> _BRANO FORNITO_:
Alla sinistra interna che denuncia un partito in crisi, il premier e segretario oggi ribatterà dicendo che «il modello Pd è vincente». Che il suo Pd «è la storia di un successo». Perché «è l’unico partito in salute in Italia. Anzi, forse l’unico partito...». E perché è «anche l’unico a vincere in Europa», come dimostra la crisi del Ps francese, della Spd tedesca, del Labour inglese e come prova la vittoria elettorale di maggio, «che fa del Pd il partito di governo con più voti».



Guai invece a parlare di “Partito della nazione”: «Quel nome non ci piace», dicono al Nazareno, «ricorda il partito nazional fascista di Mussolini».

Non mancano i problemi. Renzi dirà che bisogna trovare il modo per non rendere episodico il contributo dei tre milioni di cittadini che costituiscono il “popolo delle primarie”. «Non possono sparire tra un voto e l’altro», sostiene Tonini. E farà sapere, il premier, che i soldi sono pochi e occorre sensibilizzare «la gente sul contributo del 2 per mille». Come bisogna vigilare sulla «qualità» degli iscritti («non basta la quantità!»), garantendo trasparenza nelle procedure di tesseramento.

> _OBIETTIVO DEL COMPITO_:
Nel brano sul Pd riportato sopra, perché al Nazareno non piace il nome "Partito della nazione"?

> _ELENCO MATERIALE_:
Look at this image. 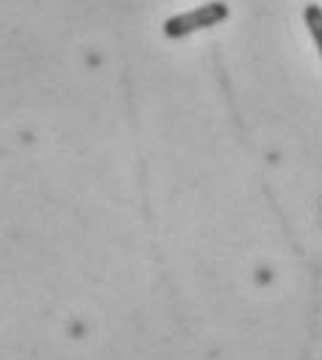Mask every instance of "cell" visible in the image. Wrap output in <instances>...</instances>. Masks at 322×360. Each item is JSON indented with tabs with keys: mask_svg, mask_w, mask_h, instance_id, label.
<instances>
[{
	"mask_svg": "<svg viewBox=\"0 0 322 360\" xmlns=\"http://www.w3.org/2000/svg\"><path fill=\"white\" fill-rule=\"evenodd\" d=\"M306 25H309V31L314 37V45L322 47V11L317 3L306 6Z\"/></svg>",
	"mask_w": 322,
	"mask_h": 360,
	"instance_id": "obj_2",
	"label": "cell"
},
{
	"mask_svg": "<svg viewBox=\"0 0 322 360\" xmlns=\"http://www.w3.org/2000/svg\"><path fill=\"white\" fill-rule=\"evenodd\" d=\"M230 14V8L223 3V0H211V3H203L192 11H184V14H175L164 22V37L170 39H181V37H189L194 31H203V28H214L220 22H225Z\"/></svg>",
	"mask_w": 322,
	"mask_h": 360,
	"instance_id": "obj_1",
	"label": "cell"
}]
</instances>
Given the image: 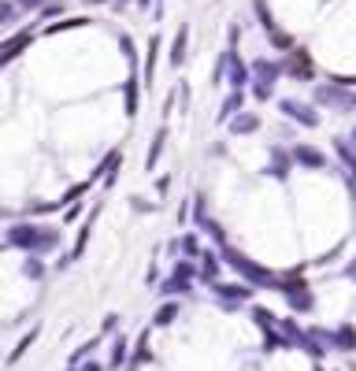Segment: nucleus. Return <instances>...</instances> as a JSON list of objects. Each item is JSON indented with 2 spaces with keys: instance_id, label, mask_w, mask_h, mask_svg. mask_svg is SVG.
Here are the masks:
<instances>
[{
  "instance_id": "obj_1",
  "label": "nucleus",
  "mask_w": 356,
  "mask_h": 371,
  "mask_svg": "<svg viewBox=\"0 0 356 371\" xmlns=\"http://www.w3.org/2000/svg\"><path fill=\"white\" fill-rule=\"evenodd\" d=\"M219 260L234 271V275H241V282H249L253 290H278V275H275V271L264 267L260 260L245 256L237 245H219Z\"/></svg>"
},
{
  "instance_id": "obj_2",
  "label": "nucleus",
  "mask_w": 356,
  "mask_h": 371,
  "mask_svg": "<svg viewBox=\"0 0 356 371\" xmlns=\"http://www.w3.org/2000/svg\"><path fill=\"white\" fill-rule=\"evenodd\" d=\"M249 71H253V101H275V82L282 79V63H275V60H253L249 63Z\"/></svg>"
},
{
  "instance_id": "obj_3",
  "label": "nucleus",
  "mask_w": 356,
  "mask_h": 371,
  "mask_svg": "<svg viewBox=\"0 0 356 371\" xmlns=\"http://www.w3.org/2000/svg\"><path fill=\"white\" fill-rule=\"evenodd\" d=\"M230 82V90H245L253 79V71H249V63H245L241 56H237V45H230L219 56V63H215V82Z\"/></svg>"
},
{
  "instance_id": "obj_4",
  "label": "nucleus",
  "mask_w": 356,
  "mask_h": 371,
  "mask_svg": "<svg viewBox=\"0 0 356 371\" xmlns=\"http://www.w3.org/2000/svg\"><path fill=\"white\" fill-rule=\"evenodd\" d=\"M212 293H215V301H219L223 312H237L241 304L253 301L249 282H212Z\"/></svg>"
},
{
  "instance_id": "obj_5",
  "label": "nucleus",
  "mask_w": 356,
  "mask_h": 371,
  "mask_svg": "<svg viewBox=\"0 0 356 371\" xmlns=\"http://www.w3.org/2000/svg\"><path fill=\"white\" fill-rule=\"evenodd\" d=\"M312 101H316V108H330V112H353V108H356V93H349L338 82H327V85H319V90H316Z\"/></svg>"
},
{
  "instance_id": "obj_6",
  "label": "nucleus",
  "mask_w": 356,
  "mask_h": 371,
  "mask_svg": "<svg viewBox=\"0 0 356 371\" xmlns=\"http://www.w3.org/2000/svg\"><path fill=\"white\" fill-rule=\"evenodd\" d=\"M37 231L41 223H30V220H19L4 231V245L8 249H19V253H34L37 249Z\"/></svg>"
},
{
  "instance_id": "obj_7",
  "label": "nucleus",
  "mask_w": 356,
  "mask_h": 371,
  "mask_svg": "<svg viewBox=\"0 0 356 371\" xmlns=\"http://www.w3.org/2000/svg\"><path fill=\"white\" fill-rule=\"evenodd\" d=\"M278 112L286 119H294L297 126H308V130L319 126V108L308 104V101H297V97H282V101H278Z\"/></svg>"
},
{
  "instance_id": "obj_8",
  "label": "nucleus",
  "mask_w": 356,
  "mask_h": 371,
  "mask_svg": "<svg viewBox=\"0 0 356 371\" xmlns=\"http://www.w3.org/2000/svg\"><path fill=\"white\" fill-rule=\"evenodd\" d=\"M282 74H289V79H297V82H312L316 79V63H312V56L305 49H289V60L282 63Z\"/></svg>"
},
{
  "instance_id": "obj_9",
  "label": "nucleus",
  "mask_w": 356,
  "mask_h": 371,
  "mask_svg": "<svg viewBox=\"0 0 356 371\" xmlns=\"http://www.w3.org/2000/svg\"><path fill=\"white\" fill-rule=\"evenodd\" d=\"M267 167H264V174L267 179H275V182H286L289 179V167H294V152L289 149H282V145H271L267 149Z\"/></svg>"
},
{
  "instance_id": "obj_10",
  "label": "nucleus",
  "mask_w": 356,
  "mask_h": 371,
  "mask_svg": "<svg viewBox=\"0 0 356 371\" xmlns=\"http://www.w3.org/2000/svg\"><path fill=\"white\" fill-rule=\"evenodd\" d=\"M34 45V30H23V34H15V38H8L4 45H0V67H8L12 60H19L23 52Z\"/></svg>"
},
{
  "instance_id": "obj_11",
  "label": "nucleus",
  "mask_w": 356,
  "mask_h": 371,
  "mask_svg": "<svg viewBox=\"0 0 356 371\" xmlns=\"http://www.w3.org/2000/svg\"><path fill=\"white\" fill-rule=\"evenodd\" d=\"M289 152H294V163H297V167H308V171H323V167H327V156H323V149L308 145V141H300V145H294Z\"/></svg>"
},
{
  "instance_id": "obj_12",
  "label": "nucleus",
  "mask_w": 356,
  "mask_h": 371,
  "mask_svg": "<svg viewBox=\"0 0 356 371\" xmlns=\"http://www.w3.org/2000/svg\"><path fill=\"white\" fill-rule=\"evenodd\" d=\"M260 126H264V119L256 112H237L234 119H226V134H230V138H249Z\"/></svg>"
},
{
  "instance_id": "obj_13",
  "label": "nucleus",
  "mask_w": 356,
  "mask_h": 371,
  "mask_svg": "<svg viewBox=\"0 0 356 371\" xmlns=\"http://www.w3.org/2000/svg\"><path fill=\"white\" fill-rule=\"evenodd\" d=\"M60 245H63V231H60V226H56V223H41L34 253H37V256H49V253H56Z\"/></svg>"
},
{
  "instance_id": "obj_14",
  "label": "nucleus",
  "mask_w": 356,
  "mask_h": 371,
  "mask_svg": "<svg viewBox=\"0 0 356 371\" xmlns=\"http://www.w3.org/2000/svg\"><path fill=\"white\" fill-rule=\"evenodd\" d=\"M219 267H223V260H219V249H215V253H208V249H204V253L197 256V271H201V282H219Z\"/></svg>"
},
{
  "instance_id": "obj_15",
  "label": "nucleus",
  "mask_w": 356,
  "mask_h": 371,
  "mask_svg": "<svg viewBox=\"0 0 356 371\" xmlns=\"http://www.w3.org/2000/svg\"><path fill=\"white\" fill-rule=\"evenodd\" d=\"M237 112H245V90H230V93H226V101L219 104V115H215V123L226 126V119H234Z\"/></svg>"
},
{
  "instance_id": "obj_16",
  "label": "nucleus",
  "mask_w": 356,
  "mask_h": 371,
  "mask_svg": "<svg viewBox=\"0 0 356 371\" xmlns=\"http://www.w3.org/2000/svg\"><path fill=\"white\" fill-rule=\"evenodd\" d=\"M186 52H189V26H178V34H175V45H171L167 63H171V67H182V63H186Z\"/></svg>"
},
{
  "instance_id": "obj_17",
  "label": "nucleus",
  "mask_w": 356,
  "mask_h": 371,
  "mask_svg": "<svg viewBox=\"0 0 356 371\" xmlns=\"http://www.w3.org/2000/svg\"><path fill=\"white\" fill-rule=\"evenodd\" d=\"M334 156H338L345 163V171H349V179L356 182V145L353 141H341V138H334Z\"/></svg>"
},
{
  "instance_id": "obj_18",
  "label": "nucleus",
  "mask_w": 356,
  "mask_h": 371,
  "mask_svg": "<svg viewBox=\"0 0 356 371\" xmlns=\"http://www.w3.org/2000/svg\"><path fill=\"white\" fill-rule=\"evenodd\" d=\"M330 345L341 349V353H353V349H356V327L353 323H341L338 331H330Z\"/></svg>"
},
{
  "instance_id": "obj_19",
  "label": "nucleus",
  "mask_w": 356,
  "mask_h": 371,
  "mask_svg": "<svg viewBox=\"0 0 356 371\" xmlns=\"http://www.w3.org/2000/svg\"><path fill=\"white\" fill-rule=\"evenodd\" d=\"M286 301H289V308H294V312H312V308H316V297H312V290H308V286L289 290V293H286Z\"/></svg>"
},
{
  "instance_id": "obj_20",
  "label": "nucleus",
  "mask_w": 356,
  "mask_h": 371,
  "mask_svg": "<svg viewBox=\"0 0 356 371\" xmlns=\"http://www.w3.org/2000/svg\"><path fill=\"white\" fill-rule=\"evenodd\" d=\"M23 275L30 279V282H41L49 275V267H45V256H37V253H26V260H23Z\"/></svg>"
},
{
  "instance_id": "obj_21",
  "label": "nucleus",
  "mask_w": 356,
  "mask_h": 371,
  "mask_svg": "<svg viewBox=\"0 0 356 371\" xmlns=\"http://www.w3.org/2000/svg\"><path fill=\"white\" fill-rule=\"evenodd\" d=\"M142 112V82H137V71L130 74L126 82V115H137Z\"/></svg>"
},
{
  "instance_id": "obj_22",
  "label": "nucleus",
  "mask_w": 356,
  "mask_h": 371,
  "mask_svg": "<svg viewBox=\"0 0 356 371\" xmlns=\"http://www.w3.org/2000/svg\"><path fill=\"white\" fill-rule=\"evenodd\" d=\"M178 249H182V256H186V260H197V256L204 253V249H201V234H197V231L182 234V238H178Z\"/></svg>"
},
{
  "instance_id": "obj_23",
  "label": "nucleus",
  "mask_w": 356,
  "mask_h": 371,
  "mask_svg": "<svg viewBox=\"0 0 356 371\" xmlns=\"http://www.w3.org/2000/svg\"><path fill=\"white\" fill-rule=\"evenodd\" d=\"M164 145H167V126H164V130H156L153 145H149V156H145V167H149V171H153L156 163H160V152H164Z\"/></svg>"
},
{
  "instance_id": "obj_24",
  "label": "nucleus",
  "mask_w": 356,
  "mask_h": 371,
  "mask_svg": "<svg viewBox=\"0 0 356 371\" xmlns=\"http://www.w3.org/2000/svg\"><path fill=\"white\" fill-rule=\"evenodd\" d=\"M253 8H256V19H260V26L267 30V34H278L275 15H271V8H267V0H253Z\"/></svg>"
},
{
  "instance_id": "obj_25",
  "label": "nucleus",
  "mask_w": 356,
  "mask_h": 371,
  "mask_svg": "<svg viewBox=\"0 0 356 371\" xmlns=\"http://www.w3.org/2000/svg\"><path fill=\"white\" fill-rule=\"evenodd\" d=\"M189 290H193V282H182L175 275H171L167 282H160V293H164V297H182V293H189Z\"/></svg>"
},
{
  "instance_id": "obj_26",
  "label": "nucleus",
  "mask_w": 356,
  "mask_h": 371,
  "mask_svg": "<svg viewBox=\"0 0 356 371\" xmlns=\"http://www.w3.org/2000/svg\"><path fill=\"white\" fill-rule=\"evenodd\" d=\"M175 315H178V304L175 301H164L156 308V315H153V327H167V323H175Z\"/></svg>"
},
{
  "instance_id": "obj_27",
  "label": "nucleus",
  "mask_w": 356,
  "mask_h": 371,
  "mask_svg": "<svg viewBox=\"0 0 356 371\" xmlns=\"http://www.w3.org/2000/svg\"><path fill=\"white\" fill-rule=\"evenodd\" d=\"M123 356H126V338L119 334L115 342H112V356H108V371H119V368H123Z\"/></svg>"
},
{
  "instance_id": "obj_28",
  "label": "nucleus",
  "mask_w": 356,
  "mask_h": 371,
  "mask_svg": "<svg viewBox=\"0 0 356 371\" xmlns=\"http://www.w3.org/2000/svg\"><path fill=\"white\" fill-rule=\"evenodd\" d=\"M34 342H37V331H26V334H23V342H19V345L12 349V356H8V364H12V368H15V364H19V360H23V353H26V349H30V345H34Z\"/></svg>"
},
{
  "instance_id": "obj_29",
  "label": "nucleus",
  "mask_w": 356,
  "mask_h": 371,
  "mask_svg": "<svg viewBox=\"0 0 356 371\" xmlns=\"http://www.w3.org/2000/svg\"><path fill=\"white\" fill-rule=\"evenodd\" d=\"M19 12H23V8H19L15 0H0V26H12L19 19Z\"/></svg>"
},
{
  "instance_id": "obj_30",
  "label": "nucleus",
  "mask_w": 356,
  "mask_h": 371,
  "mask_svg": "<svg viewBox=\"0 0 356 371\" xmlns=\"http://www.w3.org/2000/svg\"><path fill=\"white\" fill-rule=\"evenodd\" d=\"M156 52H160V38L149 41V60H145V82H153V71H156Z\"/></svg>"
},
{
  "instance_id": "obj_31",
  "label": "nucleus",
  "mask_w": 356,
  "mask_h": 371,
  "mask_svg": "<svg viewBox=\"0 0 356 371\" xmlns=\"http://www.w3.org/2000/svg\"><path fill=\"white\" fill-rule=\"evenodd\" d=\"M90 19H63V23H56V26H49L45 34H60V30H78V26H85Z\"/></svg>"
},
{
  "instance_id": "obj_32",
  "label": "nucleus",
  "mask_w": 356,
  "mask_h": 371,
  "mask_svg": "<svg viewBox=\"0 0 356 371\" xmlns=\"http://www.w3.org/2000/svg\"><path fill=\"white\" fill-rule=\"evenodd\" d=\"M153 193H156V197H167V193H171V174H160V179L153 182Z\"/></svg>"
},
{
  "instance_id": "obj_33",
  "label": "nucleus",
  "mask_w": 356,
  "mask_h": 371,
  "mask_svg": "<svg viewBox=\"0 0 356 371\" xmlns=\"http://www.w3.org/2000/svg\"><path fill=\"white\" fill-rule=\"evenodd\" d=\"M60 12H63V4H60V0H49V4L41 8V19H52V15H60Z\"/></svg>"
},
{
  "instance_id": "obj_34",
  "label": "nucleus",
  "mask_w": 356,
  "mask_h": 371,
  "mask_svg": "<svg viewBox=\"0 0 356 371\" xmlns=\"http://www.w3.org/2000/svg\"><path fill=\"white\" fill-rule=\"evenodd\" d=\"M78 215H82V204L74 201V204H67V212H63V223H74Z\"/></svg>"
},
{
  "instance_id": "obj_35",
  "label": "nucleus",
  "mask_w": 356,
  "mask_h": 371,
  "mask_svg": "<svg viewBox=\"0 0 356 371\" xmlns=\"http://www.w3.org/2000/svg\"><path fill=\"white\" fill-rule=\"evenodd\" d=\"M130 208H134V212H153V204L142 201V197H130Z\"/></svg>"
},
{
  "instance_id": "obj_36",
  "label": "nucleus",
  "mask_w": 356,
  "mask_h": 371,
  "mask_svg": "<svg viewBox=\"0 0 356 371\" xmlns=\"http://www.w3.org/2000/svg\"><path fill=\"white\" fill-rule=\"evenodd\" d=\"M78 371H108V364H101V360H85Z\"/></svg>"
},
{
  "instance_id": "obj_37",
  "label": "nucleus",
  "mask_w": 356,
  "mask_h": 371,
  "mask_svg": "<svg viewBox=\"0 0 356 371\" xmlns=\"http://www.w3.org/2000/svg\"><path fill=\"white\" fill-rule=\"evenodd\" d=\"M15 4H19V8H26V12H30V8H45L49 0H15Z\"/></svg>"
},
{
  "instance_id": "obj_38",
  "label": "nucleus",
  "mask_w": 356,
  "mask_h": 371,
  "mask_svg": "<svg viewBox=\"0 0 356 371\" xmlns=\"http://www.w3.org/2000/svg\"><path fill=\"white\" fill-rule=\"evenodd\" d=\"M345 279H349V282H356V256L349 260V264H345Z\"/></svg>"
},
{
  "instance_id": "obj_39",
  "label": "nucleus",
  "mask_w": 356,
  "mask_h": 371,
  "mask_svg": "<svg viewBox=\"0 0 356 371\" xmlns=\"http://www.w3.org/2000/svg\"><path fill=\"white\" fill-rule=\"evenodd\" d=\"M115 323H119V315H108V320L101 323V331H115Z\"/></svg>"
},
{
  "instance_id": "obj_40",
  "label": "nucleus",
  "mask_w": 356,
  "mask_h": 371,
  "mask_svg": "<svg viewBox=\"0 0 356 371\" xmlns=\"http://www.w3.org/2000/svg\"><path fill=\"white\" fill-rule=\"evenodd\" d=\"M349 141H353V145H356V126H353V134H349Z\"/></svg>"
},
{
  "instance_id": "obj_41",
  "label": "nucleus",
  "mask_w": 356,
  "mask_h": 371,
  "mask_svg": "<svg viewBox=\"0 0 356 371\" xmlns=\"http://www.w3.org/2000/svg\"><path fill=\"white\" fill-rule=\"evenodd\" d=\"M137 4H142V8H145V4H149V0H137Z\"/></svg>"
},
{
  "instance_id": "obj_42",
  "label": "nucleus",
  "mask_w": 356,
  "mask_h": 371,
  "mask_svg": "<svg viewBox=\"0 0 356 371\" xmlns=\"http://www.w3.org/2000/svg\"><path fill=\"white\" fill-rule=\"evenodd\" d=\"M4 249H8V245H4V242H0V253H4Z\"/></svg>"
}]
</instances>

> _RISPOSTA_:
Perché ricorda il partito nazional fascista di Mussolini.